Beáta Gavurová, Tatiana Vagašová

Abstract

The aim of paper is to analyse the development of standardised mortality rates for ischemic heart diseases in relation to the income inequality in the regions of Slovakia. This paper assesses different types of income indicators, such as mean equivalised net income per household, Gini coefficient, unemployment rate, at risk of poverty threshold (60 % of national median), S80/S20 and their effect on mortality. Using data from the Slovak mortality database 1996-2013, the method of direct standardisation was applied to eliminate variances resulted from differences in age structures of the population across regions and over time. To examine the relationships between income indicators and standardised mortality rates, we used the tools of descriptive statistics and methods of correlation and regression analysis. At first, we show that Slovakia has the worst values of standardised mortality rates for ischemic heart diseases in EU countries. Secondly, mortality rates are significantly higher for males compared with females.

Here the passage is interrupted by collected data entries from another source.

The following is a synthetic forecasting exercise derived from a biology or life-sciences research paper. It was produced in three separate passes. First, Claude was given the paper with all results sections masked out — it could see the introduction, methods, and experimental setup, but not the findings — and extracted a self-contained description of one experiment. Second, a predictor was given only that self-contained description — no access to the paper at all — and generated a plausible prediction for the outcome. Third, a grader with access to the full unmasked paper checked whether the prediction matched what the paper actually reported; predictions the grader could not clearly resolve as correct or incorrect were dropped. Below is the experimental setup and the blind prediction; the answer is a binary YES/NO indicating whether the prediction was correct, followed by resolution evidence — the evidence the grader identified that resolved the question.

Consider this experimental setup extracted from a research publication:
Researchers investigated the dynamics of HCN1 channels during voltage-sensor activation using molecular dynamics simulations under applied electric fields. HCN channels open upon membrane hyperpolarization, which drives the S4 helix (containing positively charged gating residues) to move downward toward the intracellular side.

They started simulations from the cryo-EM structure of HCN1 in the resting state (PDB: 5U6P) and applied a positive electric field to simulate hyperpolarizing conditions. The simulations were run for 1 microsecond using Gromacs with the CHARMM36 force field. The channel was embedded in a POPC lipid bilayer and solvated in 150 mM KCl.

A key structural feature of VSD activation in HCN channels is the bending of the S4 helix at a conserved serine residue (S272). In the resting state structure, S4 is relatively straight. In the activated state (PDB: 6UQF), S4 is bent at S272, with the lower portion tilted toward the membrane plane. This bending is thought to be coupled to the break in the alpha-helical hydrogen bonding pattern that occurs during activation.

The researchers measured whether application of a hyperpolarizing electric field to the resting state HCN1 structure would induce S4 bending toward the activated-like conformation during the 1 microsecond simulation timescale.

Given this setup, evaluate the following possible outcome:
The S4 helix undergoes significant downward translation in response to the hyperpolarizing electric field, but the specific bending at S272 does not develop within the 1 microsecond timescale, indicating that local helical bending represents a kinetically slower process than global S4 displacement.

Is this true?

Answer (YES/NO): NO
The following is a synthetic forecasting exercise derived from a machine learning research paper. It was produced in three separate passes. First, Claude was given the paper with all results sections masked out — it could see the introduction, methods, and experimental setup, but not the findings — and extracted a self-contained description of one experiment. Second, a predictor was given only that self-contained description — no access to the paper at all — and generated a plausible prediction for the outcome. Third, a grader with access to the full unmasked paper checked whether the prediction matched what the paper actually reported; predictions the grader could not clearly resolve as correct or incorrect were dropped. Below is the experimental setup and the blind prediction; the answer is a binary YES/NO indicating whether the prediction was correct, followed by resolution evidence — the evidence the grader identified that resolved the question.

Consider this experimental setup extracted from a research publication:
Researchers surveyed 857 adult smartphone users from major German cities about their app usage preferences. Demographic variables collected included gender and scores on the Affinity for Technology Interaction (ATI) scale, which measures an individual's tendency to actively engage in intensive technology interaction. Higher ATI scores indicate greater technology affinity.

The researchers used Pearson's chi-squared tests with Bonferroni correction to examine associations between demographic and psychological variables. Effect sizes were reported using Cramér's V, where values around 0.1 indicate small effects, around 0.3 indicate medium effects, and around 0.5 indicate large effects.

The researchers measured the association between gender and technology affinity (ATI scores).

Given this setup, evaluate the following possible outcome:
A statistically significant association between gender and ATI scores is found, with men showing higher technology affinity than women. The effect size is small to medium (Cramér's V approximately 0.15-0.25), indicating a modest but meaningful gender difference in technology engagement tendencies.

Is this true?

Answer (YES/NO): NO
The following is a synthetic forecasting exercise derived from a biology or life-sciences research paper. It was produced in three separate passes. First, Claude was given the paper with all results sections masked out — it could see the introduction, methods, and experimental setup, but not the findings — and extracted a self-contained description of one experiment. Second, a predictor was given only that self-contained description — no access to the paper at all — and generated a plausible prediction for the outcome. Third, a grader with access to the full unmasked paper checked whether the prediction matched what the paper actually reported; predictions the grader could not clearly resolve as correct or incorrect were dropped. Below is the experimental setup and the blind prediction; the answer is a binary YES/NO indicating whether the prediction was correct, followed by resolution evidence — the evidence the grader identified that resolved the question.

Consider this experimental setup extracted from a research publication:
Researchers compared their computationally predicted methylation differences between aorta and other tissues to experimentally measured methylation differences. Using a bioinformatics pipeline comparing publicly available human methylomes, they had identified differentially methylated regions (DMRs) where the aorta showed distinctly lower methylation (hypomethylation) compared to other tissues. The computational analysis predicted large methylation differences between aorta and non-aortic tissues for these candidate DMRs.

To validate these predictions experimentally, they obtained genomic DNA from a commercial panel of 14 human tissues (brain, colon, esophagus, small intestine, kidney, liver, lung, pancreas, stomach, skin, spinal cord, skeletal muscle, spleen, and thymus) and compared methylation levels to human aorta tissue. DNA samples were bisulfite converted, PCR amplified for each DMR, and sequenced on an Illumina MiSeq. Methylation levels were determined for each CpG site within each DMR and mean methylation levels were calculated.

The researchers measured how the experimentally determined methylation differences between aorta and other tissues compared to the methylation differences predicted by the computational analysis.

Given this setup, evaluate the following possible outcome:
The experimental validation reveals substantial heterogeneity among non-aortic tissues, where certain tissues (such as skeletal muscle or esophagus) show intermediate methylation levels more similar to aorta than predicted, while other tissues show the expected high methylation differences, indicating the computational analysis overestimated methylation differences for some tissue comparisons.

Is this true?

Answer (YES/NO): NO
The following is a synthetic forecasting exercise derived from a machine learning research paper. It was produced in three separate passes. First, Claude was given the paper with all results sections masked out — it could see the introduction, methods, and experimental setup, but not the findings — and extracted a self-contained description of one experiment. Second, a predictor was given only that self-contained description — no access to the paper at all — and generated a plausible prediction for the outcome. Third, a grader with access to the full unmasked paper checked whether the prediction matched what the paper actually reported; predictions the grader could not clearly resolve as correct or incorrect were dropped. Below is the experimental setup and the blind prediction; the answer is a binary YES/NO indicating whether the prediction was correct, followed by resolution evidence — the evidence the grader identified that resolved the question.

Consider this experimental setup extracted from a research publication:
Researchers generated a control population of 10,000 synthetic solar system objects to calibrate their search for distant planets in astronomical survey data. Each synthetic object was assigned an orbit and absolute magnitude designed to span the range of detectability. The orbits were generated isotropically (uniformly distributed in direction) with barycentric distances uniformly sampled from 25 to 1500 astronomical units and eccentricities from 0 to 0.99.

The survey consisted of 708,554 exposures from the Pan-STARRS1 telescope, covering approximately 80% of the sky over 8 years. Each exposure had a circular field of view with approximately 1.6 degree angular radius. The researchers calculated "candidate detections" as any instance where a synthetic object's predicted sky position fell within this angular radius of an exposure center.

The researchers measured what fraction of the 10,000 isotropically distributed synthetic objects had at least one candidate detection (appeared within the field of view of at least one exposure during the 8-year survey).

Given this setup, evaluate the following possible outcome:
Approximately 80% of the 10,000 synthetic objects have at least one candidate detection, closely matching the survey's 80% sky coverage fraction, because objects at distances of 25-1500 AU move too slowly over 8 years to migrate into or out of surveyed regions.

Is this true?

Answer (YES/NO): NO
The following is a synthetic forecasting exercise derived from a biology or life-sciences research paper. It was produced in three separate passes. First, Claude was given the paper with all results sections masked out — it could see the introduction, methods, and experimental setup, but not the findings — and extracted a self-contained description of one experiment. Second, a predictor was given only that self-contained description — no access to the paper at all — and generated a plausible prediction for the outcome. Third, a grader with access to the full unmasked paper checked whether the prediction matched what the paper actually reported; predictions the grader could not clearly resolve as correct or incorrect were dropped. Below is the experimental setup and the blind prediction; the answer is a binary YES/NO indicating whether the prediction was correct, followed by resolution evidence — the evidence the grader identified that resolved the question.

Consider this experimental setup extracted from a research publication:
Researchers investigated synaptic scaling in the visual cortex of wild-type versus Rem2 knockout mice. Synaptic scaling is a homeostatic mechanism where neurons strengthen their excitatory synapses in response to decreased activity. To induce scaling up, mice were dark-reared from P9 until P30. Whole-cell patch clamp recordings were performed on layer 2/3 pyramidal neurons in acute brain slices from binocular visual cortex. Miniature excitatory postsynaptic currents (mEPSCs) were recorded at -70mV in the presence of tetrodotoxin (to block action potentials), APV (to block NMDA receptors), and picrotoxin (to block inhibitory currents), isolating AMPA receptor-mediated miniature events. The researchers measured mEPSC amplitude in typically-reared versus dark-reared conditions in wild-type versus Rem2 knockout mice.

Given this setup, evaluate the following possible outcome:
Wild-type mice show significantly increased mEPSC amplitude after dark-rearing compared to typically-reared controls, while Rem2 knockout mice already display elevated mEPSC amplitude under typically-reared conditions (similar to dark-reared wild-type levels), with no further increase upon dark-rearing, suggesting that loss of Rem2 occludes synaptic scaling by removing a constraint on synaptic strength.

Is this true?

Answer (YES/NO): NO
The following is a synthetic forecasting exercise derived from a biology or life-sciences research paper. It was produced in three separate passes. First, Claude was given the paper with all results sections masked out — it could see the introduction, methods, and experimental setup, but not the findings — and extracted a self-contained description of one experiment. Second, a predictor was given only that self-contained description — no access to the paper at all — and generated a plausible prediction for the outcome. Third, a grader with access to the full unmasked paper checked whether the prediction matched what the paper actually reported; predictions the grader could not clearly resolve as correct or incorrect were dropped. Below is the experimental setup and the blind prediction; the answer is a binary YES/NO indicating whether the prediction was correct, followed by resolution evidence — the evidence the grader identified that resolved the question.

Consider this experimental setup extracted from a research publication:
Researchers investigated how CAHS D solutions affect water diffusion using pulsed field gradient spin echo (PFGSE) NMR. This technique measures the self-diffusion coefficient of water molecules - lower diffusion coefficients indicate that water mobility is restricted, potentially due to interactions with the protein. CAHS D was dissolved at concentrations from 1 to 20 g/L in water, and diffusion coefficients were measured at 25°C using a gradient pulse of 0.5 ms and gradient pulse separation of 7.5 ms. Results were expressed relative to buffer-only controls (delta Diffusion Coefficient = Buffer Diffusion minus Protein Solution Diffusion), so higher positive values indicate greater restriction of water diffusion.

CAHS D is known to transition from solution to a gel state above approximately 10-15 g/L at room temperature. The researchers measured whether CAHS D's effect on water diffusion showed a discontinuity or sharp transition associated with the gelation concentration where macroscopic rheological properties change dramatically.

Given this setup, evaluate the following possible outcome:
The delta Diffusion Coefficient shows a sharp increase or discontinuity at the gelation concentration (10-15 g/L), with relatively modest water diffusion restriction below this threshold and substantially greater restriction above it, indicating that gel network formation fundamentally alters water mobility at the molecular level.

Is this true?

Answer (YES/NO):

Thirdly, mortality rates are improving from Eastern Slovakia to Western Slovakia; additionally, high differences in the results of variability are seen among Slovak regions. Finally, the unemployment rate, the poverty rate and equivalent disposable income were statistically significant income indicators. Main contribution of paper is to demonstrate regional differences between mortality and income inequality, and to point out the long-term unsatisfactory health outcomes.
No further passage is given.